Pioneer industry was a key component to the development of early communities and none was more important, nor long-lasting to Owen Sound Ontario than William Kennedy's efforts to build an important foundry and machine shop on the banks of Owen Sound's harbour.
Like any other Canadian community, Owen Sound was established and built by men and women with dreams. 'Through hard work, determination and a lot of risk-taking, some of them found the success they yearned. The success of these entrepreneurs of pioneer industry often meant jobs for others in the community and therefore a flow of capital which created and sustained other business enterprises in the area.
One of Owen Sound's builders of a pioneer industry was William Kennedy, a mill-wright, who emigrated in 1831 to Smith Falls in Upper Canada from Glasgow, Scotland. In 1856, Kennedy came to the then village of Sydenham to install machinery in the Harrison Woollen and Grist Mill. While he worked on the shores of Georgian Bay, he realized that there was an opportunity for him to better his lifestyle.
In 1857, he began a pioneer industry venture which would ultimately impact greatly on the settlement of Owen Sound in its quest to become a thriving Great Lakes port. Kennedy established a planing and matching mill. In 1863, he built a large — for the era — two-storey factory in order to sustain his growing enterprise. One floor was used to manufacture sash-and-door units, while a machine shop was established on the other floor,
By the 1860s, Owen Sound was becoming a dynamic Great Lakes port. Kennedy realized that the growth of a shipping industry in Owen Sound would necessitate the development of an industrial base to sustain a port facility. Therefore, he added to his already successful operation the manufacture of equipment for fishing, passenger, freight and pleasure vessels.
During the 1860s, '70s and '80s, Kennedy’s operation not only included the manufacture of equipment for sailing vessels but also machinery for saw, grist and flour mills.
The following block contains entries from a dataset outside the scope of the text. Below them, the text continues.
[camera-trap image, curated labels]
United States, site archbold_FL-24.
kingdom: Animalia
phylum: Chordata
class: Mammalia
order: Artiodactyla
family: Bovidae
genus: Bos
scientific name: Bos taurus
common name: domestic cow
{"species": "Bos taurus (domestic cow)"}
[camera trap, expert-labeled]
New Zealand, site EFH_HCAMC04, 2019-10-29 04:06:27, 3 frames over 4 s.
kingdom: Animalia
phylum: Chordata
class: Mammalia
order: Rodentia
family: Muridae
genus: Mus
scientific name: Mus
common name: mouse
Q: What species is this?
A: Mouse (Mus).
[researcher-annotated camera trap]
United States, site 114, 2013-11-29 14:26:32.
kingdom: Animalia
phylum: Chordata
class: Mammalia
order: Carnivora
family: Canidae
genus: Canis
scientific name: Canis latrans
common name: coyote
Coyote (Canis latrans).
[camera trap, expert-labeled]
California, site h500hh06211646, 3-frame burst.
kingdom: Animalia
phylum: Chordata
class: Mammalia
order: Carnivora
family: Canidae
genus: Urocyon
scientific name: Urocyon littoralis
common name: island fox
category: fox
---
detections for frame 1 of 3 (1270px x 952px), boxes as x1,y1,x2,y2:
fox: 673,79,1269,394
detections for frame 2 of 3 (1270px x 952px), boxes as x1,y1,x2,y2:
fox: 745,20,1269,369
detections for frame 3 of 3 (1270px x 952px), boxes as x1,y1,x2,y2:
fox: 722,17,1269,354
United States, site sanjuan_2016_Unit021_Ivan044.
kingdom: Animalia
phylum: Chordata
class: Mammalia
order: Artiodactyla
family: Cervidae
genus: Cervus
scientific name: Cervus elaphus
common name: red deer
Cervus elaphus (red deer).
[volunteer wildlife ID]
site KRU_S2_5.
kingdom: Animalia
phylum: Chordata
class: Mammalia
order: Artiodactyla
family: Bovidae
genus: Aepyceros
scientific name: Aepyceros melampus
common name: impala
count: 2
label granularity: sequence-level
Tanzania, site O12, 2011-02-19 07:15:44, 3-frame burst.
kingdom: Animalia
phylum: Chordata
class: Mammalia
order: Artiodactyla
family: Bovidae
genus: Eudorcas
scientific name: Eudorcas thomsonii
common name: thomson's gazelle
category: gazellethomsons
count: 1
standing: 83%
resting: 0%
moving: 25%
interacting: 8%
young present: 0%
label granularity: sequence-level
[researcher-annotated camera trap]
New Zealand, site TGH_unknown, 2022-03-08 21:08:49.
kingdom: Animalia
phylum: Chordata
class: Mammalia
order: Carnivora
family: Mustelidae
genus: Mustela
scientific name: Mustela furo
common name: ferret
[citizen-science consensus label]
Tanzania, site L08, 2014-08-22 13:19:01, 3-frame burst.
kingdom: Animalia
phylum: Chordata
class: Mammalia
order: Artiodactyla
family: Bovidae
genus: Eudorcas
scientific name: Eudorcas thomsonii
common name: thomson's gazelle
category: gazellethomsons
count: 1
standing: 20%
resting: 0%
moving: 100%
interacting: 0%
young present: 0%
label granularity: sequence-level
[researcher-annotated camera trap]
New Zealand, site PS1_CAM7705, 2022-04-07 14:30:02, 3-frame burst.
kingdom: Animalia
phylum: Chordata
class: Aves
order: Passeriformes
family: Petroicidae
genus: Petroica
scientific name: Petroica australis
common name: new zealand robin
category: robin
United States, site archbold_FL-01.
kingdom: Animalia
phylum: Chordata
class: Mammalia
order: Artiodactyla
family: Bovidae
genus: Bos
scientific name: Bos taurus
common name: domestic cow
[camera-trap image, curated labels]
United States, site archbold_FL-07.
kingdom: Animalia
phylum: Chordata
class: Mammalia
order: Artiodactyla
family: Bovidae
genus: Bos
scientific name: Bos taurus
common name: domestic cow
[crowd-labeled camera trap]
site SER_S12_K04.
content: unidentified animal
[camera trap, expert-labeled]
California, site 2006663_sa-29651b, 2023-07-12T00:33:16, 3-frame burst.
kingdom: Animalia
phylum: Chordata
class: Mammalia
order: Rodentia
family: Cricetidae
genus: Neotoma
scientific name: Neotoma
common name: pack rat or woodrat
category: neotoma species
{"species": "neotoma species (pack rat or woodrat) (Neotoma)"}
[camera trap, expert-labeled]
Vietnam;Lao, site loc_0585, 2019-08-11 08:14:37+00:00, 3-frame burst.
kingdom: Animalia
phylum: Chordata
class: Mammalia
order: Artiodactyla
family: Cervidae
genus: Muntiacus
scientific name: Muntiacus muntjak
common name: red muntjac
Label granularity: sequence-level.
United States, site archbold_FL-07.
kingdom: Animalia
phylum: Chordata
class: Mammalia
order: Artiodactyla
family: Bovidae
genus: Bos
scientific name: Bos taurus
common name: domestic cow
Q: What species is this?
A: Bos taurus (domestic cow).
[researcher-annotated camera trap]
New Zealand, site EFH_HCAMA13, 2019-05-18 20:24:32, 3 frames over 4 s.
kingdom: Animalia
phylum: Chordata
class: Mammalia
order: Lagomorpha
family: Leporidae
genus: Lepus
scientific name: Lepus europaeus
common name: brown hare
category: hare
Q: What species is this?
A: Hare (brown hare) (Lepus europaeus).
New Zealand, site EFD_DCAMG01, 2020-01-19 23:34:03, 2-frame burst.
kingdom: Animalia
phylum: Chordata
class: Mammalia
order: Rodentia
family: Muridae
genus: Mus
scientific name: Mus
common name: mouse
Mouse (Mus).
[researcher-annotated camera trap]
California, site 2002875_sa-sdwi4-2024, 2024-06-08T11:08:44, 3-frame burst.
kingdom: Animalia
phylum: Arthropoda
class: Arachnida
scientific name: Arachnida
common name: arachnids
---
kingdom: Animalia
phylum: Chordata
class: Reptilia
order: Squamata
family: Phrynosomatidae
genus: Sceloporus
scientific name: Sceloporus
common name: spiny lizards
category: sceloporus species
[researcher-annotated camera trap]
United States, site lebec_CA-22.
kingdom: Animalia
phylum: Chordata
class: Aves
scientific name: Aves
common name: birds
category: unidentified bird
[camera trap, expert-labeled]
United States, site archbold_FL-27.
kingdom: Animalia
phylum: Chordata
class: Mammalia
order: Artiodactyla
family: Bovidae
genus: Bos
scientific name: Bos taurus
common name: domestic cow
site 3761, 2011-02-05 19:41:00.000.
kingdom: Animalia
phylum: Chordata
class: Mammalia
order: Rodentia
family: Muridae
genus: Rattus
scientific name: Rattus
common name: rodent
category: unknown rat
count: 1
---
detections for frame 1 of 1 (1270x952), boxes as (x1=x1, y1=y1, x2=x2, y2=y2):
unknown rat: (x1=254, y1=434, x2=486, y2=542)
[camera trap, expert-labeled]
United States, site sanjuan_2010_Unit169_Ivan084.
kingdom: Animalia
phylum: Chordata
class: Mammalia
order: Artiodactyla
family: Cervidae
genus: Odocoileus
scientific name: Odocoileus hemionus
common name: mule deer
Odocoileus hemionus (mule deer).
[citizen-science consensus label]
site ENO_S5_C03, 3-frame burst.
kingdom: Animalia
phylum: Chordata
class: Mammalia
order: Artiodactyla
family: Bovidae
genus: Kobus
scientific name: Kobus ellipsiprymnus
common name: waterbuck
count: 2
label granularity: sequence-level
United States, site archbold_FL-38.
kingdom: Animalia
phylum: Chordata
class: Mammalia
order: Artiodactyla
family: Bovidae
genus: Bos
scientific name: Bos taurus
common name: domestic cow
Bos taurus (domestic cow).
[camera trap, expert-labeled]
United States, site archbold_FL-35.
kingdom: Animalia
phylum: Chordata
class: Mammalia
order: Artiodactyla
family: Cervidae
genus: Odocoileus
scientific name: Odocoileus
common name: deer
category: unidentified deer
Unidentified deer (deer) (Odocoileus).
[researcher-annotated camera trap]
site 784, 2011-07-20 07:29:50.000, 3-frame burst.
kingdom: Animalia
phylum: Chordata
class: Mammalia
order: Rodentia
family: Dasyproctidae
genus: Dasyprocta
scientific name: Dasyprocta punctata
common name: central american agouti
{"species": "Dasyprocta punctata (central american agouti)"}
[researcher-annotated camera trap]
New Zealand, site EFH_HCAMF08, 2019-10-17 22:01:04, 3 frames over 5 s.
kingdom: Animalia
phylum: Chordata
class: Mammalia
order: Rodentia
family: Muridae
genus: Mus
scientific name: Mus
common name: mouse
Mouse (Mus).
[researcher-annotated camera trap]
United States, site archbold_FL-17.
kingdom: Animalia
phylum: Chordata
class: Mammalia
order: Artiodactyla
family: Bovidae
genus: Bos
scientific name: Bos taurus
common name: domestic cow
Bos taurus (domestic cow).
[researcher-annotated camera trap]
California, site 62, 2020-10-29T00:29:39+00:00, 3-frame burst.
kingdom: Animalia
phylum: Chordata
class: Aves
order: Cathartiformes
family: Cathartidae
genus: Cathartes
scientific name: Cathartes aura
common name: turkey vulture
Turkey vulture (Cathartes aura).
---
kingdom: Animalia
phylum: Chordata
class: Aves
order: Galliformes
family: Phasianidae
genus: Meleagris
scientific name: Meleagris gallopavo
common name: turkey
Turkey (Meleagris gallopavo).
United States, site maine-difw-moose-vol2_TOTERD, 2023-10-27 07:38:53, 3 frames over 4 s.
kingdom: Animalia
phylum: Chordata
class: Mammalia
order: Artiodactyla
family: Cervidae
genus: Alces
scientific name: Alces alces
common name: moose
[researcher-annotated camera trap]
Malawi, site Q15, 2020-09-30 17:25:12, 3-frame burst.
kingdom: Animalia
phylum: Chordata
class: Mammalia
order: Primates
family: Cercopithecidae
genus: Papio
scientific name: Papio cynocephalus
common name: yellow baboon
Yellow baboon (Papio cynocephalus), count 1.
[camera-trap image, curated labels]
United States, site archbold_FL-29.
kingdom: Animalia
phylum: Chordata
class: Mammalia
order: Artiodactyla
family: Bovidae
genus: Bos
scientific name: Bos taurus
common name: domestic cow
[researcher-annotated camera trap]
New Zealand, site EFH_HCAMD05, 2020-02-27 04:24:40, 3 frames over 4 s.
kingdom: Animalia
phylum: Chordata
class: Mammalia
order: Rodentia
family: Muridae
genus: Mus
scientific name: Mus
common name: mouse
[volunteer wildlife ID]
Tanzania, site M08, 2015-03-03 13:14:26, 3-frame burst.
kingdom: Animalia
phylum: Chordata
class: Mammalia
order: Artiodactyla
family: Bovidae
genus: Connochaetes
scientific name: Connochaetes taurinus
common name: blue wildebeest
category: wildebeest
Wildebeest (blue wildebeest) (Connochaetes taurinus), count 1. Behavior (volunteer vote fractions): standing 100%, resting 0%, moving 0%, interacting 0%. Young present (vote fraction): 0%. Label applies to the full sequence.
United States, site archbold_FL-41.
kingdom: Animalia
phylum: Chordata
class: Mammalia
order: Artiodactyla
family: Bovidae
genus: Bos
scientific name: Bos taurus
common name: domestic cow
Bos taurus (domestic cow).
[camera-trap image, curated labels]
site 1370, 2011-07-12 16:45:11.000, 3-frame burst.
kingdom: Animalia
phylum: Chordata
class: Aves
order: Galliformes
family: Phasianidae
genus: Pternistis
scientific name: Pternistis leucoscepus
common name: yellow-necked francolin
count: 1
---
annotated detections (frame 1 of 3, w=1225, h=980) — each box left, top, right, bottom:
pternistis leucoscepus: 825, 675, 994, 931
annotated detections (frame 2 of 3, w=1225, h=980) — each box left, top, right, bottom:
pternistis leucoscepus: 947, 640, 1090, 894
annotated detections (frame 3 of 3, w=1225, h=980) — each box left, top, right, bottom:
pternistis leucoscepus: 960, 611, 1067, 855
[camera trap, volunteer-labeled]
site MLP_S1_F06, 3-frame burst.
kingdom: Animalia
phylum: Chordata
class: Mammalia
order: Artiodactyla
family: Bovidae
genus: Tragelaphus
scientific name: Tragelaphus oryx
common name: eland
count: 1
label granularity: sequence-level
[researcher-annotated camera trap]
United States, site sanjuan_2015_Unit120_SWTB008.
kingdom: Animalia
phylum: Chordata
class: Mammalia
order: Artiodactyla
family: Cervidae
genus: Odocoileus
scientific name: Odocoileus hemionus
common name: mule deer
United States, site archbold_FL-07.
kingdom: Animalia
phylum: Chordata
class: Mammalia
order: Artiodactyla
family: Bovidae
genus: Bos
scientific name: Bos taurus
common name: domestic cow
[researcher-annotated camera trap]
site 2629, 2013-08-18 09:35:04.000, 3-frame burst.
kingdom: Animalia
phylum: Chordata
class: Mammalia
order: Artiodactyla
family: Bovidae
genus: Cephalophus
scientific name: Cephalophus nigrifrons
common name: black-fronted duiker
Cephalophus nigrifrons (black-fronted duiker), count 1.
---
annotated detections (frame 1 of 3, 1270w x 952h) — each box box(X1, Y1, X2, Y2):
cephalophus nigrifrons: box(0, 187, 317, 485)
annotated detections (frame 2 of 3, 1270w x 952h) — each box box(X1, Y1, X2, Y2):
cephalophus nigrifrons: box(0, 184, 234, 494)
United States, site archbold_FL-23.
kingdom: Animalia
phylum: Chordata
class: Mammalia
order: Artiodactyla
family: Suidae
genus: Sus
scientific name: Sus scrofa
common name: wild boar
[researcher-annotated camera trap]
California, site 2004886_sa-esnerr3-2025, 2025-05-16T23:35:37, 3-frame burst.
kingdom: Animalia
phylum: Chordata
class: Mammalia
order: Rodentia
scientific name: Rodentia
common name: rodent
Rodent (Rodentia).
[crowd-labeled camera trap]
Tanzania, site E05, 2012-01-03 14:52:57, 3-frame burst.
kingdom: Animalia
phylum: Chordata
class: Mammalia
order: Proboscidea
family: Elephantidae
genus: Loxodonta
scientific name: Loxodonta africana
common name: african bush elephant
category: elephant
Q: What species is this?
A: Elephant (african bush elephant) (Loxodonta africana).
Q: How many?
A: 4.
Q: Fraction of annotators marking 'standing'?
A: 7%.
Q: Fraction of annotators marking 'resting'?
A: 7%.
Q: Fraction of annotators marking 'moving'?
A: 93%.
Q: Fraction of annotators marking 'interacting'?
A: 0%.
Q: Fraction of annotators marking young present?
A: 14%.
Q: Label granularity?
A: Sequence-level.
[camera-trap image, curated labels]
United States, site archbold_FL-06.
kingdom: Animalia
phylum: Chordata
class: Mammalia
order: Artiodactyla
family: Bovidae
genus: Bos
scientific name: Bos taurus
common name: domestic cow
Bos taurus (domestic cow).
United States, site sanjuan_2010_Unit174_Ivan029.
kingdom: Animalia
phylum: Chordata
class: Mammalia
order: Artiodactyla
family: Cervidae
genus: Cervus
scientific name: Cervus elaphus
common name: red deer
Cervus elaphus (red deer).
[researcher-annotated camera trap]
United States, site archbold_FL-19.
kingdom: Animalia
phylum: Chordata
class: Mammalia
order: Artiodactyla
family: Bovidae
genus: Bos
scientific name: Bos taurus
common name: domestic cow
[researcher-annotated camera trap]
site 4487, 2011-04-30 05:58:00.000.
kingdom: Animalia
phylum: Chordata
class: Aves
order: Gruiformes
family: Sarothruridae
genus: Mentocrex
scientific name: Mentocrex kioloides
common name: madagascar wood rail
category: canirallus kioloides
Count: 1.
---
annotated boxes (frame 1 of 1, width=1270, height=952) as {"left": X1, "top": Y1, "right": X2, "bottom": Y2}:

In 1885, William Kennedy died and his son, Matthew, became the president of the company.
The younger Kennedy continued his father's entrepreneurial ways. In 1899, he built a steel foundry. Through continued hard work and determination, Matthew Kennedy expanded the business. This success meant that the original company which William Kennedy had started as essentially a one-man operation in 1857 by 1911 now employed 150 persons from the Owen Sound area in the manufacture of turbines, mill gearings, steel casings and propellers.
Matthew Kennedy Home - Paul White Historic Photograph Collection
Always aware of the opportunity to strengthen the company, Kennedy bought and merged the Owen Sound Iron Works in 1916. Three years later, in 1919, Kennedy purchased the Canadian Malleable Iron Works. The decades between the two World Wars were an extremely volatile period for Canadian companies. The Kennedy operation was no exception. Dynamic expansion occurred in the 1920s while the 1930s was a period of grim economic hardship. However, the good planning and solid foundation created by the owners seems to have been the reason why the company survived while many others failed during this terrible economic period in Canadian history.
The Second World War provided the Kennedy operation with the opportunity to enter the world marketplace. The Owen Sound foundry operation now produced propellers for the Canadian Merchant Marine as well as for merchant vessels in such far-flung places as China and Brazil. Kennedy’s also made a dynamic contribution to the Canadian war effort. Most of the propellers for the naval vessels built in Canada for the Allied forces came from this Owen Sound company.
In 1951, almost a century after William Kennedy established his company in Owen Sound, it was sold to Had-Mil (Canada) Limited, a division of the Millspaugh Corporation located in Sheffield, England. A decade later, Black Clawson Kennedy came into existence when William Kennedy and Sons was sold to Black Clawson, an Ohio-based company.
For almost a century and a half, the pioneer industry that was founded by William Kennedy contributed to the economic base of Owen Sound. Scores of families, my own included, have sustained their livelihood from employment there. It is the pioneering and entrepreneurial spirit of men like William Kennedy which enabled places like Owen Sound to grow and prosper.